Subrogation is a term that's well-known among legal and insurance professionals but sometimes not by the policyholders who hire them. Even if you've never heard the word before, it would be in your self-interest to know the steps of how it works. The more you know, the more likely an insurance lawsuit will work out in your favor.

An insurance policy you own is an assurance that, if something bad occurs, the insurer of the policy will make restitutions in a timely manner. If you get hurt while working, your company's workers compensation agrees to pay for medical services. Employment lawyers handle the details; you just get fixed up.

But since figuring out who is financially responsible for services or repairs is often a confusing affair – and time spent waiting sometimes compounds the damage to the policyholder – insurance firms often decide to pay up front and figure out the blame afterward. They then need a mechanism to recoup the costs if, when there is time to look at all the facts, they weren't actually in charge of the expense.

Let's Look at an Example

You head to the Instacare with a deeply cut finger. You give the receptionist your medical insurance card and he records your coverage information. You get taken care of and your insurer gets a bill for the services. But the next day, when you get to work – where the accident happened – your boss hands you workers compensation forms to turn in. Your workers comp policy is in fact responsible for the bill, not your medical insurance company. It has a vested interest in getting that money back in some way.

How Subrogation Works

This is where subrogation comes in. It is the way that an insurance company uses to claim payment when it pays out a claim that turned out not to be its responsibility. Some insurance firms have in-house property damage lawyers and personal injury attorneys, or a department dedicated to subrogation; others contract with a law firm. Ordinarily, only you can sue for damages done to your person or property. But under subrogation law, your insurer is given some of your rights in exchange for making good on the damages. It can go after the money originally due to you, because it has covered the amount already.

Why Should I Care?

For a start, if you have a deductible, your insurer wasn't the only one that had to pay. In a $10,000 accident with a $1,000 deductible, you lost some money too – to the tune of $1,000. If your insurance company is lax about bringing subrogation cases to court, it might opt to get back its costs by raising your premiums and call it a day. On the other hand, if it has a knowledgeable legal team and goes after those cases aggressively, it is acting both in its own interests and in yours. If all ten grand is recovered, you will get your full $1,000 deductible back. If it recovers half (for instance, in a case where you are found 50 percent accountable), you'll typically get $500 back, based on the laws in most states.

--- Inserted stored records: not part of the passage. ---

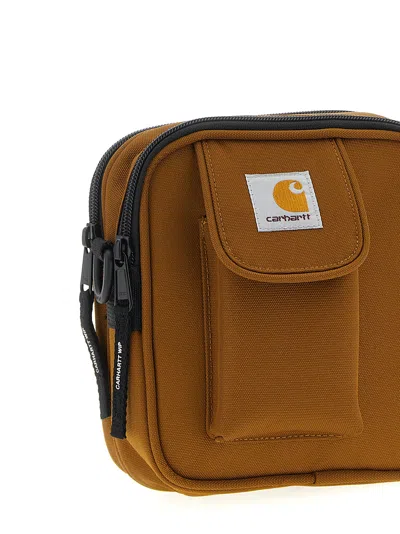 Carhartt Wip Small Essentials Bag In Brown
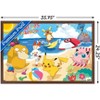 Trends International Pokemon - Beach Party Framed Wall Poster Prints - 3 of 4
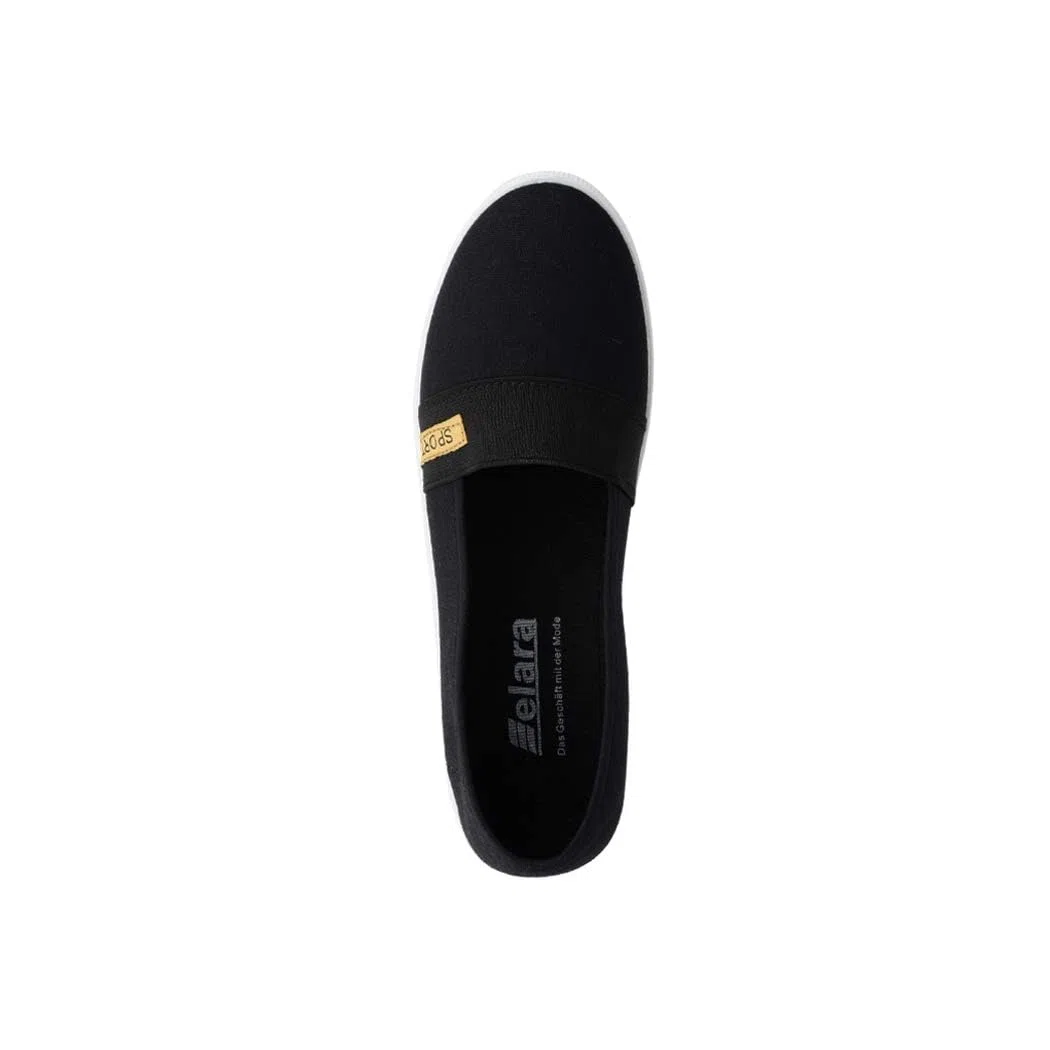 Elara Damen Ballerina Flache Bequeme Slipper Chunkyrayan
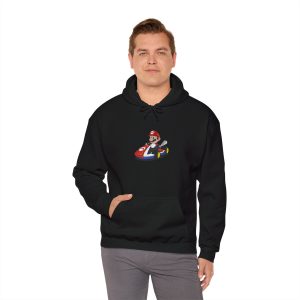 Legendary Retro Poster Hoodie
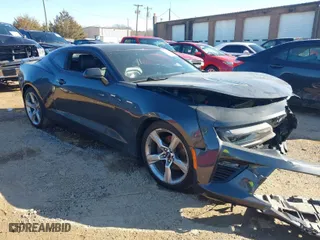 2016 Chevrolet Camaro 2SS with VIN 1G1FG1R71G0122171, listed as a IAAI auction lot 41304137 with 1 mi miles. Bid and sale history available at carsss.com. Image 1.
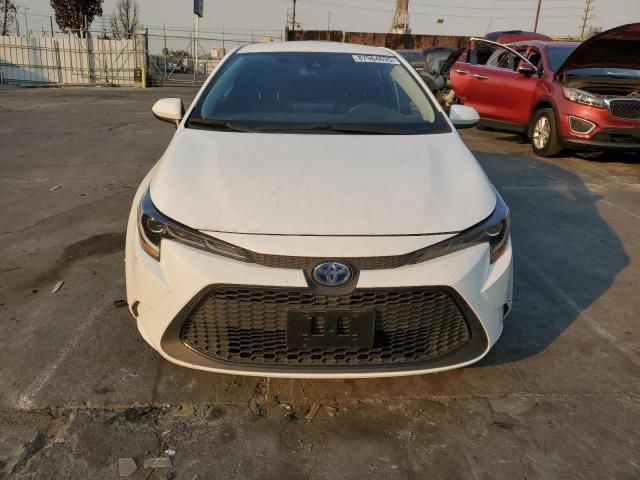 2022 Toyota Corolla LE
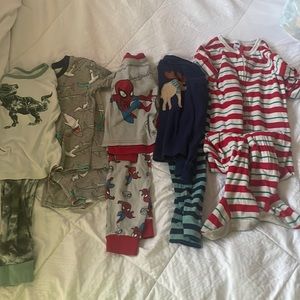 Boys Pajama Sets 5t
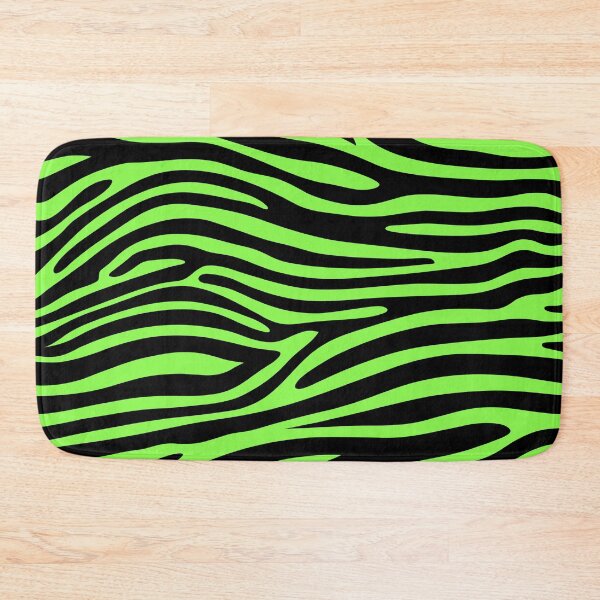Item preview, Green Zebra Print designed and sold by Ayoub14.
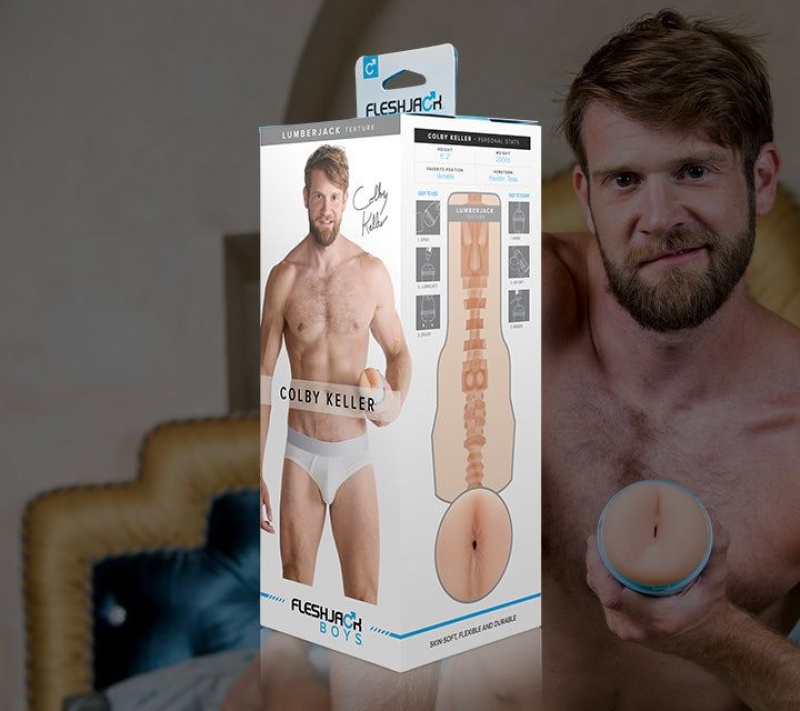 Fleshlight Colby Keller Male Pornstar Replicas | MALAYSIA HKG9613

Furthermore, if the total price of an accident is more than your maximum coverage amount, you could be in for a stiff bill. If your insurance company or its property damage lawyers, such as Auto accident attorney Lithia Springs GA, successfully press a subrogation case, it will recover your expenses as well as its own.

All insurance companies are not created equal. When shopping around, it's worth measuring the reputations of competing agencies to determine if they pursue winnable subrogation claims; if they do so quickly; if they keep their clients apprised as the case continues; and if they then process successfully won reimbursements immediately so that you can get your losses back and move on with your life. If, on the other hand, an insurance agency has a record of paying out claims that aren't its responsibility and then safeguarding its profitability by raising your premiums, even attractive rates won't outweigh the eventual headache.